Lors du dernier Conseil des ministres, deux décrets ont été adoptés pour créer la Société anonyme Yennenga Holding Burkina Faso et approuver ses statuts. Dotée d’un capital social de 10 milliards FCFA dont 51% apporté par l’État et 49% par ses démembrements, cette holding centralisera les parts détenues par l’État dans trois banques et une société de réassurance où il est actionnaire majoritaire.
Cette initiative marque une rupture stratégique dans la gestion des ressources publiques. Au lieu d’une dispersion des actions étatiques, Yennenga Holding permettra une supervision unifiée et professionnelle. Les avantages pour le peuple burkinabè sont immédiats et multiples. D’abord, une meilleure gouvernance : en mutualisant les décisions, la holding optimisera les performances de ces institutions financières, générant des dividendes plus élevés. Ces retours, réinjectés dans le budget national, libéreront des fonds pour des priorités populaires comme la santé, l’éducation et les infrastructures rurales.

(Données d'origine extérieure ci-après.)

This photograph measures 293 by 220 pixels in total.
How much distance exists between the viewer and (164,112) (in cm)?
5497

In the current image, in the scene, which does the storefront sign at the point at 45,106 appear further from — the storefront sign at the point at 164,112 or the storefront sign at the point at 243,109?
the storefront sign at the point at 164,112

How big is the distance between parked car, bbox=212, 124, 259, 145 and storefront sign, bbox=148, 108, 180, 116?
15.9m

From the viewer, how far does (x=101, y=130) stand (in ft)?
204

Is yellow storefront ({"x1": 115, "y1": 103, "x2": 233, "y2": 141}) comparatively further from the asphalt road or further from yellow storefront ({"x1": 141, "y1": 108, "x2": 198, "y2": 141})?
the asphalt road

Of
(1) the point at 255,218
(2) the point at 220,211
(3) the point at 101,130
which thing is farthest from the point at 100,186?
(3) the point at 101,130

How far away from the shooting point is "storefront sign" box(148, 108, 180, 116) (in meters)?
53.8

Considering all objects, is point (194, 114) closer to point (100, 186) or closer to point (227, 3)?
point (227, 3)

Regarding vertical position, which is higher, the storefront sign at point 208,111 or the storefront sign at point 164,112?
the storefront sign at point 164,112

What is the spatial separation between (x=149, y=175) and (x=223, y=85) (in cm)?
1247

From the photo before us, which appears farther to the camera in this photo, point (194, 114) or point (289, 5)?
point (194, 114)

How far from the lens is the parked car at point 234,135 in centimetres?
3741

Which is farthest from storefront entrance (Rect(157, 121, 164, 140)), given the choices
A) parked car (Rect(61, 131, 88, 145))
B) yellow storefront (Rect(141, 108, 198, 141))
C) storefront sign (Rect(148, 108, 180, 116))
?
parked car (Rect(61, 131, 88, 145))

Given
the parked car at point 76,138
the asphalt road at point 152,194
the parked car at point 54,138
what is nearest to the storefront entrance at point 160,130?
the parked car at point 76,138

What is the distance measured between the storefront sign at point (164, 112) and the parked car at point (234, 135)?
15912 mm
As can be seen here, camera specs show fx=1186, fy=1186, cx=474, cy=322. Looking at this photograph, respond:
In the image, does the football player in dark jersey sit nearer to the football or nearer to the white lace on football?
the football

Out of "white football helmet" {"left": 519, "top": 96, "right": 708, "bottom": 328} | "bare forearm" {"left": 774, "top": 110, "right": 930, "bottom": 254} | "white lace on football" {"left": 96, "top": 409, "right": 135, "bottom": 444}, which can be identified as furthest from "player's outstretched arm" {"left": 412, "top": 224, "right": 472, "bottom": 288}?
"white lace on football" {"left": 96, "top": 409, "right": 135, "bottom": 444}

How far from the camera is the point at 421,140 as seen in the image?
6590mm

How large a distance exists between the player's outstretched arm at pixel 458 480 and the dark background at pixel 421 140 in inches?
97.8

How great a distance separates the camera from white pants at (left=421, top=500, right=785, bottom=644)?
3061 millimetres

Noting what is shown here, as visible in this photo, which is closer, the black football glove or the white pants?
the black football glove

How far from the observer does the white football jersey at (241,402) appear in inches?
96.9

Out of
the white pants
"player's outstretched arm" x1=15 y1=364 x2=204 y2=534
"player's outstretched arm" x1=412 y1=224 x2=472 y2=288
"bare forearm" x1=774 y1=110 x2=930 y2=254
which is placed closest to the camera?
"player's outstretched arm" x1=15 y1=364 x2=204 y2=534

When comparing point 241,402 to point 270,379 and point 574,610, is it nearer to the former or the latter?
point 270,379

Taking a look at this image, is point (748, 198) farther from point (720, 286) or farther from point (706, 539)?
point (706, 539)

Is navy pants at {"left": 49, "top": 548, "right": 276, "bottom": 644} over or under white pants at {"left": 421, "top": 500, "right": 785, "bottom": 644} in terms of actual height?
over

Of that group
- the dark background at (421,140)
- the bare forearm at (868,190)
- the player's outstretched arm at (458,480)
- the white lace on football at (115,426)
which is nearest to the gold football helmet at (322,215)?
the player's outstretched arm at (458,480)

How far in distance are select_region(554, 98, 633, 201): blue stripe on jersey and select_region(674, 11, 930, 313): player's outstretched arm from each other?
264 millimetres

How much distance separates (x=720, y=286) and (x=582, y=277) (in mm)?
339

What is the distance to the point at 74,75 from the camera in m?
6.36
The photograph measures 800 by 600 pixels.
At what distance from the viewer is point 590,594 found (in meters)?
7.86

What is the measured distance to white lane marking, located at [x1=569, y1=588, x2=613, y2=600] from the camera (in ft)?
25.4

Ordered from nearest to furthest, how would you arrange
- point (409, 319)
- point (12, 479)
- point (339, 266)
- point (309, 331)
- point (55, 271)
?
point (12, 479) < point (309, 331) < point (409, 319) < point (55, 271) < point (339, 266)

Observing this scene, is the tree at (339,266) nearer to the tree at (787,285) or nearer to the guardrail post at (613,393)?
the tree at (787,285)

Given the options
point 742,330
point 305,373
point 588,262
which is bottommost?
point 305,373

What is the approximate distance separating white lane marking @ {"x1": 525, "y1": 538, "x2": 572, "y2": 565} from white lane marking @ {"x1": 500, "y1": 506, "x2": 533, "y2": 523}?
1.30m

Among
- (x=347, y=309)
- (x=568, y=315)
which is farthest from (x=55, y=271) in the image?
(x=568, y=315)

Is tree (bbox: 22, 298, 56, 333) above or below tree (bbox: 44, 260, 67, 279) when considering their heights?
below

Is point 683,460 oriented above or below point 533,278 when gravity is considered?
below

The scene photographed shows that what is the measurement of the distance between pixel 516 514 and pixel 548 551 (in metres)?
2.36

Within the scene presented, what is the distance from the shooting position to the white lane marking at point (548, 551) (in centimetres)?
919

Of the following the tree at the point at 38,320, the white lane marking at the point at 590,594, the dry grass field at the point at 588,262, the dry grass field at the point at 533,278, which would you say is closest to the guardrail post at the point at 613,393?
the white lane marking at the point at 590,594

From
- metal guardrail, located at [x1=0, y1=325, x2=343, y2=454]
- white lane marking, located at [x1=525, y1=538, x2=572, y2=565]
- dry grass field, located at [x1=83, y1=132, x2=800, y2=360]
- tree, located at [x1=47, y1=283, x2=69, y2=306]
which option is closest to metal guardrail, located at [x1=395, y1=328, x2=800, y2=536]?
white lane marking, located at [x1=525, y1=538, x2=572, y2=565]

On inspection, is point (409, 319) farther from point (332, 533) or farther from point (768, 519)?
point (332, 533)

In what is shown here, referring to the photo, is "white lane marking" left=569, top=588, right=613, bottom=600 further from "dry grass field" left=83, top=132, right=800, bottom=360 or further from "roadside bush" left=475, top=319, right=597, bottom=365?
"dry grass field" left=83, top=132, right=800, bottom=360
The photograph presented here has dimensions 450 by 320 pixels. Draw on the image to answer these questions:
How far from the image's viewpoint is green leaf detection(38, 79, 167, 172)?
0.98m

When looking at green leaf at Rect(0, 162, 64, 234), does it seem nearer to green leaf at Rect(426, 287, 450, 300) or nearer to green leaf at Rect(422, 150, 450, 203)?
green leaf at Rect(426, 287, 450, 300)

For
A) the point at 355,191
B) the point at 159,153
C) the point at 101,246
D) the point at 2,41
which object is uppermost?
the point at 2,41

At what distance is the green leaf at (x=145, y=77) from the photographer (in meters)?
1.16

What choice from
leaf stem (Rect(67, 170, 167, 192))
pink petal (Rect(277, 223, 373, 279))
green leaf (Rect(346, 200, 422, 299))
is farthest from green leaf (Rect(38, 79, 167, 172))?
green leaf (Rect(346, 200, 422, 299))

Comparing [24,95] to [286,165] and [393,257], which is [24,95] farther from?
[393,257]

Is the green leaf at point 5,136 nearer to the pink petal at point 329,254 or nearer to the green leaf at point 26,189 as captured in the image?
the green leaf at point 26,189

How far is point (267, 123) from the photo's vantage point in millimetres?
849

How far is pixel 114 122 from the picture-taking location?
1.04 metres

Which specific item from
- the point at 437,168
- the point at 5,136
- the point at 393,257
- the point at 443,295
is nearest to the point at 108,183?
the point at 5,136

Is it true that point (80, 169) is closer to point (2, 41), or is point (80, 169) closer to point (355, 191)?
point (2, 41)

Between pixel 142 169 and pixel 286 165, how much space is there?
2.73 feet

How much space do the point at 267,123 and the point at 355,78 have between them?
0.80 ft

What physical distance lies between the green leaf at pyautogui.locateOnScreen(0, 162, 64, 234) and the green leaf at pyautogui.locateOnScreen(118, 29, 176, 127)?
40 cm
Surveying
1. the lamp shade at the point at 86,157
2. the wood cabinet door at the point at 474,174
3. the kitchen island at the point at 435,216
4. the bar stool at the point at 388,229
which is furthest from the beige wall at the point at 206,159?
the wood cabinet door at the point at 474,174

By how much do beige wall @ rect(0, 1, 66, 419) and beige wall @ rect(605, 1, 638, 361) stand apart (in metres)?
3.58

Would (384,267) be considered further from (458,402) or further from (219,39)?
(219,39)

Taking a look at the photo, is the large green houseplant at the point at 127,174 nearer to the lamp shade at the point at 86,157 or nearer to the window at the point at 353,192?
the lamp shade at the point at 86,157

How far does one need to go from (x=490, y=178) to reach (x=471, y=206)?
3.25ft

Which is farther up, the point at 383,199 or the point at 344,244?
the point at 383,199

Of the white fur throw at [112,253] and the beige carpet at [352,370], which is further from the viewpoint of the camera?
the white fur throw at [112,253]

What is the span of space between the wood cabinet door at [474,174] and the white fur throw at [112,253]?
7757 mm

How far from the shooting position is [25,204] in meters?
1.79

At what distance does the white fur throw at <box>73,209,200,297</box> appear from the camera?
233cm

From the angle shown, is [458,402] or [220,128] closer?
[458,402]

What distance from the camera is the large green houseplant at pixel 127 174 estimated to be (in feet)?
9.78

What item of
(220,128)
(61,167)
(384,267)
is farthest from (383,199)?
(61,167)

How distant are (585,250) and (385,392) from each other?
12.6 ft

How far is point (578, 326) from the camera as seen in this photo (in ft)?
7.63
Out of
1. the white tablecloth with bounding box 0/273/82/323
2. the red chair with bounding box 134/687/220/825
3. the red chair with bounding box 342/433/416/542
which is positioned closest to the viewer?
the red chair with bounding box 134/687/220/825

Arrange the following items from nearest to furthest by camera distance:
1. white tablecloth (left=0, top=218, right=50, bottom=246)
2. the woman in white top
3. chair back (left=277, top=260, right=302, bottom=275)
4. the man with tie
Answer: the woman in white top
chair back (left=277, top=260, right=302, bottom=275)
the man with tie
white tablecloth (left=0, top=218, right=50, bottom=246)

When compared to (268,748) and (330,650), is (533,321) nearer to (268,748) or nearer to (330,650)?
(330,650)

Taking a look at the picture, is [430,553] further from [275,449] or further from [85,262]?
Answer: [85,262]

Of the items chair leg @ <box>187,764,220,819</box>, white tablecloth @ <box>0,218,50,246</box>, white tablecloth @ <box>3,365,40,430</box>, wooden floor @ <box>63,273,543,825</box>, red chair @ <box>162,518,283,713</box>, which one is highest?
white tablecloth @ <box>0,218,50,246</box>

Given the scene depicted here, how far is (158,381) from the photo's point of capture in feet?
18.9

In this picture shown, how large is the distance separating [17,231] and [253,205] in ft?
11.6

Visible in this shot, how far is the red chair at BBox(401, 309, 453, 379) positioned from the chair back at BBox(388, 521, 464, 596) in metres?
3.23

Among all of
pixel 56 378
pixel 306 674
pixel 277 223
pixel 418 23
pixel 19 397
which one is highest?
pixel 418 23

Ensuite, le financement de projets structurants. Les ressources gérées par les banques sous l’égide de Yennenga prêts, investissements serviront à des initiatives concrètes : construction d’écoles dans le Sahel, modernisation des marchés agricoles pour les paysans, ou électrification des villages. Imaginez des milliers de jeunes formés via des microcrédits ciblés, ou des routes asphaltées reliant les zones de production aux centres urbains. Cela boostera l’emploi, réduira la pauvreté rurale et renforcera la souveraineté alimentaire, pilier du bien-être des Hommes intègres.
Enfin, cette stratégie protège le peuple contre les gaspillages passés. Une gestion centralisée minimisera les risques de mauvaise allocation, favorisant la transparence et l’efficacité. Avec l’État comme pilier majoritaire, les bénéfices reviendront directement aux citoyens : baisse des impôts indirects, subventions aux produits de base, ou investissements dans la sécurité pour contrer le terrorisme. Yennenga Holding n’est pas qu’une structure technique ; c’est un levier pour redistribuer la richesse bancaire vers le développement humain.
Pour les Burkinabè, habitués aux promesses non tenues, cette réforme incarne l’espoir d’une économie au service du peuple. Sous l’impulsion de réformes audacieuses, le Burkina Faso s’équipe pour un avenir prospère et équitable.